>> begin

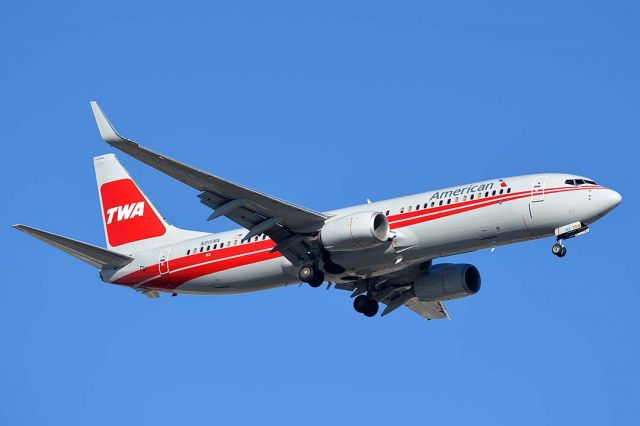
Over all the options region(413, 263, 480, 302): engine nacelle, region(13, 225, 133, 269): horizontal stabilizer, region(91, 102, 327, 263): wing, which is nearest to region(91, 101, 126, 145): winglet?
region(91, 102, 327, 263): wing

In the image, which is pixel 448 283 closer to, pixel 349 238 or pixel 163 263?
pixel 349 238

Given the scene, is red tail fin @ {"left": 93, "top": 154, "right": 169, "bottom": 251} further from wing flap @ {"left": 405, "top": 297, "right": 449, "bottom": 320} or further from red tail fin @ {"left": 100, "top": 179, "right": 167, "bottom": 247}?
wing flap @ {"left": 405, "top": 297, "right": 449, "bottom": 320}

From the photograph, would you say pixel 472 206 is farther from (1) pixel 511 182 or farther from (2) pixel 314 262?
(2) pixel 314 262

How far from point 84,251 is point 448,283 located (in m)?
16.0

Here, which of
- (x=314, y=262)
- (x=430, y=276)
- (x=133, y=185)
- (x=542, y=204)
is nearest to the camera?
(x=542, y=204)

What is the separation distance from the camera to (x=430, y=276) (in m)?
52.8

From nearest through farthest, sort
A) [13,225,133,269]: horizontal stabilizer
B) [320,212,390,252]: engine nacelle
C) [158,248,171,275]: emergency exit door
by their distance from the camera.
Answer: [320,212,390,252]: engine nacelle < [13,225,133,269]: horizontal stabilizer < [158,248,171,275]: emergency exit door

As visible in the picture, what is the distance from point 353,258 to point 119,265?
38.7 feet

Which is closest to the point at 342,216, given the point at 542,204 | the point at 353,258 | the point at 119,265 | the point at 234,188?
the point at 353,258

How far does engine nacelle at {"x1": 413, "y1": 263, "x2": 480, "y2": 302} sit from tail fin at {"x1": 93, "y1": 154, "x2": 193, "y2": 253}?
11.3 meters

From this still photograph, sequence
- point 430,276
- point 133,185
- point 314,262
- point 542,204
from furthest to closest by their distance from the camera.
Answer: point 133,185 < point 430,276 < point 314,262 < point 542,204

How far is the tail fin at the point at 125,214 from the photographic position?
56.1 metres

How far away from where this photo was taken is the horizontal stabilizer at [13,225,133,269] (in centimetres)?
4794

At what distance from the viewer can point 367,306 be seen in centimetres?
5381
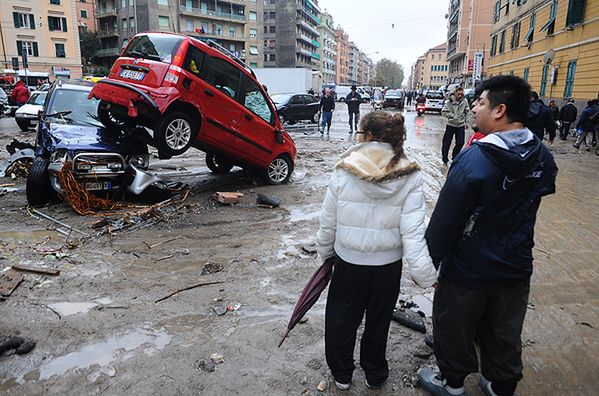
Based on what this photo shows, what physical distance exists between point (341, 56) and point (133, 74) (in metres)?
145

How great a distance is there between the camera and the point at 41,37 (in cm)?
5159

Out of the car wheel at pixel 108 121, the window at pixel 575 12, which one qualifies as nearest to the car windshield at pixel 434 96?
the window at pixel 575 12

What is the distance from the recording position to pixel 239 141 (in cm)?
762

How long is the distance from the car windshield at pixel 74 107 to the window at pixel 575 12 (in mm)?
21347

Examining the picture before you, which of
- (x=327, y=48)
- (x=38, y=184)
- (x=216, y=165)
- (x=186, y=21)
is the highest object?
(x=327, y=48)

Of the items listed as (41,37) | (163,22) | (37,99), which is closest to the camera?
(37,99)

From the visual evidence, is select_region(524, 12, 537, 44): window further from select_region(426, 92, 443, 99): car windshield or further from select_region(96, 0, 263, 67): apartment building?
select_region(96, 0, 263, 67): apartment building

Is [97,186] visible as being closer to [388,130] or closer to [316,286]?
[316,286]

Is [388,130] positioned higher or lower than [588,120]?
higher

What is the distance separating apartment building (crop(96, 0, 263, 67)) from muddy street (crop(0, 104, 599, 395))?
61.2 m

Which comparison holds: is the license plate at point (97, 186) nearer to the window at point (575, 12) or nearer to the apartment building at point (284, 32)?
the window at point (575, 12)

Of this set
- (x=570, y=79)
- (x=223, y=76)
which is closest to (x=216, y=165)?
(x=223, y=76)

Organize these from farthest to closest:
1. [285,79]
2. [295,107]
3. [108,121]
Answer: [285,79]
[295,107]
[108,121]

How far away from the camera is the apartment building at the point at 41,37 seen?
4931 centimetres
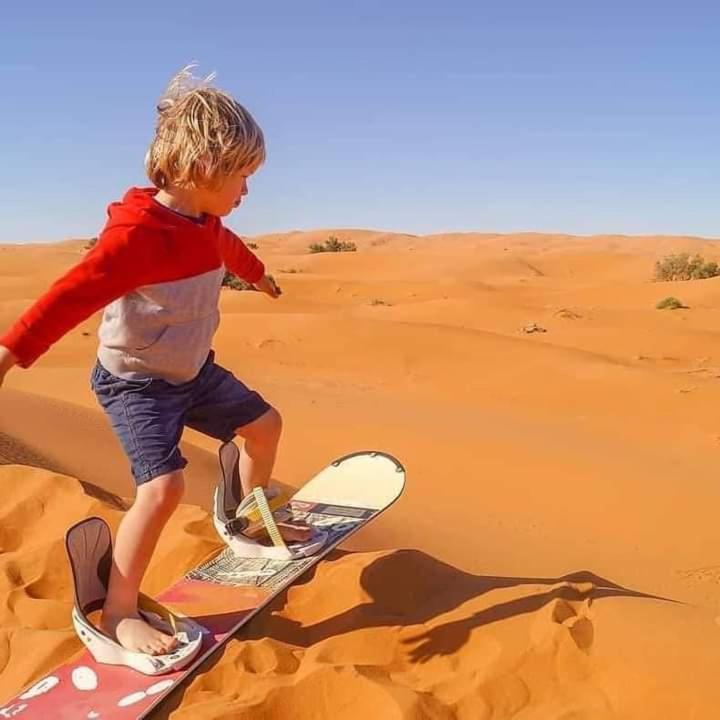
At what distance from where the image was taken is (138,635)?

>> end

▶ Stated exercise: Print all of the records above verbatim, leaving out the pictures.

▶ Answer for this exercise:
Over all the options region(413, 263, 480, 302): engine nacelle, region(13, 225, 133, 269): horizontal stabilizer, region(91, 102, 327, 263): wing, which is nearest to region(91, 101, 126, 145): winglet?
region(91, 102, 327, 263): wing

In the image, which is pixel 448 283 closer to, pixel 349 238 or pixel 163 263?
pixel 349 238

Given the scene, is red tail fin @ {"left": 93, "top": 154, "right": 169, "bottom": 251} further from wing flap @ {"left": 405, "top": 297, "right": 449, "bottom": 320} or further from red tail fin @ {"left": 100, "top": 179, "right": 167, "bottom": 247}?
wing flap @ {"left": 405, "top": 297, "right": 449, "bottom": 320}

From the photograph, would you say pixel 472 206 is farther from (1) pixel 511 182 or farther from (2) pixel 314 262?
(2) pixel 314 262

How far from point 84,251 is point 448,283 located (in m)?
16.0

Here, which of
- (x=314, y=262)
- (x=430, y=276)
- (x=133, y=185)
- (x=542, y=204)
is nearest to the camera?
(x=542, y=204)

What is the separation distance from the camera to (x=430, y=276) (in m)?
52.8

From nearest through farthest, sort
A) [13,225,133,269]: horizontal stabilizer
B) [320,212,390,252]: engine nacelle
C) [158,248,171,275]: emergency exit door
by their distance from the camera.
Answer: [320,212,390,252]: engine nacelle < [13,225,133,269]: horizontal stabilizer < [158,248,171,275]: emergency exit door

As visible in the picture, what is the distance from point 353,258 to point 119,265?
38.7 feet

Which is closest to the point at 342,216, given the point at 542,204 | the point at 353,258 | the point at 119,265 | the point at 234,188?
the point at 353,258

How far does engine nacelle at {"x1": 413, "y1": 263, "x2": 480, "y2": 302} sit from tail fin at {"x1": 93, "y1": 154, "x2": 193, "y2": 253}?
11.3 meters

From this still photograph, sequence
- point 430,276
- point 133,185
- point 314,262
- point 542,204
from furthest to closest by their distance from the camera.
Answer: point 133,185 < point 430,276 < point 314,262 < point 542,204

How far is the tail fin at the point at 125,214 from the photographic position?
56.1 metres

How far away from where this photo was taken is the horizontal stabilizer at [13,225,133,269] (in centimetres)?
4794

At what distance from the viewer can point 367,306 be seen in centimetres?
5381
Based on what this photo shows, what physical distance exists between point (341, 56) and point (133, 74) (in metres)?
145

How great a distance is there between the camera and the point at 41,37 (in cm)?
5159

Out of the car wheel at pixel 108 121, the window at pixel 575 12, which one qualifies as nearest to the car windshield at pixel 434 96?
the window at pixel 575 12

What is the distance from the recording position to pixel 239 141 (in cm)?
762

How long is the distance from the car windshield at pixel 74 107 to the window at pixel 575 12 (in mm)?
21347

Examining the picture before you, which of
- (x=327, y=48)
- (x=38, y=184)
- (x=216, y=165)
- (x=186, y=21)
is the highest object?
(x=327, y=48)

Of the items listed as (41,37) | (163,22) | (37,99), which is closest to the camera?
(37,99)

From the visual evidence, is select_region(524, 12, 537, 44): window further from select_region(426, 92, 443, 99): car windshield or further from select_region(96, 0, 263, 67): apartment building?
select_region(96, 0, 263, 67): apartment building

Is [97,186] visible as being closer to [388,130] or closer to [316,286]?
[316,286]

Is [388,130] positioned higher or lower than [588,120]?
higher

What is the distance separating apartment building (crop(96, 0, 263, 67)) from muddy street (crop(0, 104, 599, 395))?
61.2 m

Which comparison holds: is the license plate at point (97, 186) nearer to the window at point (575, 12) or nearer to the apartment building at point (284, 32)?
the window at point (575, 12)

Of this set
- (x=570, y=79)
- (x=223, y=76)
which is closest to (x=216, y=165)?
(x=223, y=76)

Organize these from farthest to closest:
1. [285,79]
2. [295,107]
3. [108,121]
Answer: [285,79]
[295,107]
[108,121]

How far away from the camera is the apartment building at the point at 41,37 seen?
4931 centimetres
At what distance from where the image was taken is (138,635)?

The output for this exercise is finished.